== Exercise requirements ==
The output should match the data below line for line.

== Collected data entries ==

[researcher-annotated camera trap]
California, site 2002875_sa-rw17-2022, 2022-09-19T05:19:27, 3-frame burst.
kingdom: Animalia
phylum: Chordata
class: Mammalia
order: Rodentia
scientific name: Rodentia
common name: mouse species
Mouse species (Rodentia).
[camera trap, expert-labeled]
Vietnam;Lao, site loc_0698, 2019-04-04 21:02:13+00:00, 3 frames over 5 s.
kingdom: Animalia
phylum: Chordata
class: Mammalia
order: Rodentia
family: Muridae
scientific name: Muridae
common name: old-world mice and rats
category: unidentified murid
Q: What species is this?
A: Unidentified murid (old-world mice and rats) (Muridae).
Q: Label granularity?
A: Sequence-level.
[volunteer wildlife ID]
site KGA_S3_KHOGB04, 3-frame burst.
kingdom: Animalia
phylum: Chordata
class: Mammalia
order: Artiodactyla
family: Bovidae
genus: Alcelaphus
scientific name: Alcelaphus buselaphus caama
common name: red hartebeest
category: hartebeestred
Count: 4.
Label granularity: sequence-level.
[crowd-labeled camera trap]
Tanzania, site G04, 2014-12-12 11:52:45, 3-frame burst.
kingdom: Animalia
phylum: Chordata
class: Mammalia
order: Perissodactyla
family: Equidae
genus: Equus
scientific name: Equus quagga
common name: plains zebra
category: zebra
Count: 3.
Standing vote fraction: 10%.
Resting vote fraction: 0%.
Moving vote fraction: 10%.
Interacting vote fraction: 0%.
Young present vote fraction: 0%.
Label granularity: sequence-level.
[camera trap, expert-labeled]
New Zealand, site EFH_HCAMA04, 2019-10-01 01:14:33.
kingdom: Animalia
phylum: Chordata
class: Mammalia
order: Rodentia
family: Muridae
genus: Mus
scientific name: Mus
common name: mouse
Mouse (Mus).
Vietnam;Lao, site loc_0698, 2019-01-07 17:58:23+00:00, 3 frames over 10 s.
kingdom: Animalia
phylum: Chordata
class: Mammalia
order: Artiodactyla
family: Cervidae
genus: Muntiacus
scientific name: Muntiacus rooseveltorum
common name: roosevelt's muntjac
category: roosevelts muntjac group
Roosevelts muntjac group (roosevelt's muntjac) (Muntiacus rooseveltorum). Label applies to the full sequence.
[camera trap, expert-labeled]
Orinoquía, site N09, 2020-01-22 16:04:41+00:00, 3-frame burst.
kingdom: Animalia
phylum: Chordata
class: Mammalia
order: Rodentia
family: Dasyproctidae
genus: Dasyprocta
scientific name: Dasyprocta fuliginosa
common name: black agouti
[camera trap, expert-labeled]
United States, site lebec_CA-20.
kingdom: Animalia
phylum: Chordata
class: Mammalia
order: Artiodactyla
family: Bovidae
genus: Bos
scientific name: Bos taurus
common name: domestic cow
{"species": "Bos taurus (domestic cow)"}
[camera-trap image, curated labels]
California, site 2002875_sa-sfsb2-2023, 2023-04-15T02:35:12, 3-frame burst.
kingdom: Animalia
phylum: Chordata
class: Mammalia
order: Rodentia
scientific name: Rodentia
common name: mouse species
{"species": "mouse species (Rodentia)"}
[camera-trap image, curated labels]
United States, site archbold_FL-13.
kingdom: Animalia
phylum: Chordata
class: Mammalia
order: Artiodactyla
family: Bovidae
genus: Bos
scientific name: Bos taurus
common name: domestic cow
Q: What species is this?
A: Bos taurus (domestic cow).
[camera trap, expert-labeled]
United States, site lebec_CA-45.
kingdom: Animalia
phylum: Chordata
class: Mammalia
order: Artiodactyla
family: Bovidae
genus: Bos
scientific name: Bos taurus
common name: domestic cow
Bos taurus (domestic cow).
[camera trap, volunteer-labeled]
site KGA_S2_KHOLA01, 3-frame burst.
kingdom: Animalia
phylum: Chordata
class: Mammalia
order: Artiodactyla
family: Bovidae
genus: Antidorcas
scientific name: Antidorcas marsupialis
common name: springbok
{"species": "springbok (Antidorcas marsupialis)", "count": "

== Response ==
[researcher-annotated camera trap]
California, site 2002875_sa-rw17-2022, 2022-09-19T05:19:27, 3-frame burst.
kingdom: Animalia
phylum: Chordata
class: Mammalia
order: Rodentia
scientific name: Rodentia
common name: mouse species
Mouse species (Rodentia).
[camera trap, expert-labeled]
Vietnam;Lao, site loc_0698, 2019-04-04 21:02:13+00:00, 3 frames over 5 s.
kingdom: Animalia
phylum: Chordata
class: Mammalia
order: Rodentia
family: Muridae
scientific name: Muridae
common name: old-world mice and rats
category: unidentified murid
Q: What species is this?
A: Unidentified murid (old-world mice and rats) (Muridae).
Q: Label granularity?
A: Sequence-level.
[volunteer wildlife ID]
site KGA_S3_KHOGB04, 3-frame burst.
kingdom: Animalia
phylum: Chordata
class: Mammalia
order: Artiodactyla
family: Bovidae
genus: Alcelaphus
scientific name: Alcelaphus buselaphus caama
common name: red hartebeest
category: hartebeestred
Count: 4.
Label granularity: sequence-level.
[crowd-labeled camera trap]
Tanzania, site G04, 2014-12-12 11:52:45, 3-frame burst.
kingdom: Animalia
phylum: Chordata
class: Mammalia
order: Perissodactyla
family: Equidae
genus: Equus
scientific name: Equus quagga
common name: plains zebra
category: zebra
Count: 3.
Standing vote fraction: 10%.
Resting vote fraction: 0%.
Moving vote fraction: 10%.
Interacting vote fraction: 0%.
Young present vote fraction: 0%.
Label granularity: sequence-level.
[camera trap, expert-labeled]
New Zealand, site EFH_HCAMA04, 2019-10-01 01:14:33.
kingdom: Animalia
phylum: Chordata
class: Mammalia
order: Rodentia
family: Muridae
genus: Mus
scientific name: Mus
common name: mouse
Mouse (Mus).
Vietnam;Lao, site loc_0698, 2019-01-07 17:58:23+00:00, 3 frames over 10 s.
kingdom: Animalia
phylum: Chordata
class: Mammalia
order: Artiodactyla
family: Cervidae
genus: Muntiacus
scientific name: Muntiacus rooseveltorum
common name: roosevelt's muntjac
category: roosevelts muntjac group
Roosevelts muntjac group (roosevelt's muntjac) (Muntiacus rooseveltorum). Label applies to the full sequence.
[camera trap, expert-labeled]
Orinoquía, site N09, 2020-01-22 16:04:41+00:00, 3-frame burst.
kingdom: Animalia
phylum: Chordata
class: Mammalia
order: Rodentia
family: Dasyproctidae
genus: Dasyprocta
scientific name: Dasyprocta fuliginosa
common name: black agouti
[camera trap, expert-labeled]
United States, site lebec_CA-20.
kingdom: Animalia
phylum: Chordata
class: Mammalia
order: Artiodactyla
family: Bovidae
genus: Bos
scientific name: Bos taurus
common name: domestic cow
{"species": "Bos taurus (domestic cow)"}
[camera-trap image, curated labels]
California, site 2002875_sa-sfsb2-2023, 2023-04-15T02:35:12, 3-frame burst.
kingdom: Animalia
phylum: Chordata
class: Mammalia
order: Rodentia
scientific name: Rodentia
common name: mouse species
{"species": "mouse species (Rodentia)"}
[camera-trap image, curated labels]
United States, site archbold_FL-13.
kingdom: Animalia
phylum: Chordata
class: Mammalia
order: Artiodactyla
family: Bovidae
genus: Bos
scientific name: Bos taurus
common name: domestic cow
Q: What species is this?
A: Bos taurus (domestic cow).
[camera trap, expert-labeled]
United States, site lebec_CA-45.
kingdom: Animalia
phylum: Chordata
class: Mammalia
order: Artiodactyla
family: Bovidae
genus: Bos
scientific name: Bos taurus
common name: domestic cow
Bos taurus (domestic cow).
[camera trap, volunteer-labeled]
site KGA_S2_KHOLA01, 3-frame burst.
kingdom: Animalia
phylum: Chordata
class: Mammalia
order: Artiodactyla
family: Bovidae
genus: Antidorcas
scientific name: Antidorcas marsupialis
common name: springbok
{"species": "springbok (Antidorcas marsupialis)", "count": "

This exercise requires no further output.